The Don Paul Stadium scoreboard following Ross’ victory over Springfield Friday night.
FREMONT – The work for Week 2 began Saturday morning.
Just hours after its 28-18 win over Springfield, the Ross football team reassembled to watch the game film of the previous night. While the victory was an important first step toward having a successful season, the Ross coaching staff implored the Little Giants not to feel too good about themselves.
“That was a concern us coaches had, moving forward, and we were able to address that Saturday with the kids when we watched film,” head coach Chad Long said. “(We said) ‘We were 3-7 last year. We have nothing to feel big or great about.’ Yes, we beat a good program, but our kids have been good and strong with the motto of week-to-week, day-to-day.”

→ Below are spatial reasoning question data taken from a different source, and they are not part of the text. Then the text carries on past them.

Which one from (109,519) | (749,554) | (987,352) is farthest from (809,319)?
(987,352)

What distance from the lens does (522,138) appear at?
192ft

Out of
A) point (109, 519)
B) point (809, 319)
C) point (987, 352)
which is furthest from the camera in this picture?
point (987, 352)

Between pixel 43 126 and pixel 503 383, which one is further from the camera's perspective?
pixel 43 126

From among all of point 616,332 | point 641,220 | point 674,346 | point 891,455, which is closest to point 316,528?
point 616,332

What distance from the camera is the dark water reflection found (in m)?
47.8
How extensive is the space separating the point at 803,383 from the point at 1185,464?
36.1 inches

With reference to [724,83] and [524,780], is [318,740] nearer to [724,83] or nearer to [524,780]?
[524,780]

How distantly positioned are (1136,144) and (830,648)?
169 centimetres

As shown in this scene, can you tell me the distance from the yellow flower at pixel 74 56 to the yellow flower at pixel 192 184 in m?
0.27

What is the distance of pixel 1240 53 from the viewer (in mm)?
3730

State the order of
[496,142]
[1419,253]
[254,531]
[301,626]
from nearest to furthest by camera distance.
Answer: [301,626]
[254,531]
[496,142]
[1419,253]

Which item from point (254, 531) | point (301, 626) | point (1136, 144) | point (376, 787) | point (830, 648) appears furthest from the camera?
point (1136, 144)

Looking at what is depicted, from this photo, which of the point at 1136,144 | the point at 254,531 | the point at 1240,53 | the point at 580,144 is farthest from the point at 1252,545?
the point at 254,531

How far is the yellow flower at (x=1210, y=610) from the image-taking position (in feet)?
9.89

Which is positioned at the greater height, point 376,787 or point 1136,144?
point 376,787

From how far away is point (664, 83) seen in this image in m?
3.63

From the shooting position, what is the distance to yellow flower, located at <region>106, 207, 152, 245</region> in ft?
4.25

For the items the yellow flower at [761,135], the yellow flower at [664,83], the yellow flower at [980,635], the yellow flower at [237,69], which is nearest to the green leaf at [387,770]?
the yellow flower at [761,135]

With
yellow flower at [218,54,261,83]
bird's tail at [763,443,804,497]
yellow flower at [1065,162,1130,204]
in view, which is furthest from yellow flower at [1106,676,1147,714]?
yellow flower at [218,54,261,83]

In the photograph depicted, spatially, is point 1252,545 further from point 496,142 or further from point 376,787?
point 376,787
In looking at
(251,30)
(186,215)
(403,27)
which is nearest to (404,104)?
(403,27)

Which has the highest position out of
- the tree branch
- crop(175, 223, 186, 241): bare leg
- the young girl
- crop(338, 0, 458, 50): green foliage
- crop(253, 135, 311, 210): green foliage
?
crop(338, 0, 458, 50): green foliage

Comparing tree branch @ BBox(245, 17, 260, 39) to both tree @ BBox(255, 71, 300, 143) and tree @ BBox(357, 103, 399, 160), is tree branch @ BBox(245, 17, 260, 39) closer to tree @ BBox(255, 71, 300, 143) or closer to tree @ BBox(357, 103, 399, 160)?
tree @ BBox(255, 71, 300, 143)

The players themselves know the importance of not getting satisfied ahead of its Week 2 meeting at Sylvania Southview. Particularly given the number of mistakes they made a week ago, including 13 penalties for 125 yards.
“We’re feeling good. We won and we beat a good team, but we weren’t at our best,” senior receiver/defensive back Jerardo Eckford said. “I feel like the coaches do a good job of (reminding us). When we get too happy, they bring us down. It’s just one game. We have nine more games to go and, if we make the playoffs, we have even more.”
Cutting down on the penalties and the small mistakes are the point of emphasis for Ross this week. The Little Giants ran extra conditioning Monday as penance for their penalties last Friday. But Ross has other areas to work on as well.

Football head coach Chad Long
“Move our feet on the offensive line, make sure we’re picking up the right person,” Long said. “(Quarterback) Hayden (Lehmann) throwing the ball, holding it too long, throwing off his back foot, things like that.
“Defensively, getting lined up. There was a whole series they were moving the ball on us that we weren’t lined up correctly,” Long added. “They had a tight end, which was an extra lineman, and a wing that were free to just block down on our guys and it was frustrating.”
Despite to miscues, Long’s biggest take-away from last week’s victory was the resiliency he saw from his players. They didn’t allow the constant stream of whistles throw them off, nor did they panic when Springfield moved the ball or scored.
“Usually, the old Fremont kids would have bowed their heads and dropped down but this is a different group of kids who are fighting for all four quarters,” Long said. “To put up 28 points against a team like that and playing sloppy and having 125 yards in penalties, those are effort mistakes. I can’t fault them. It’s effort mistakes. It’s simple things.”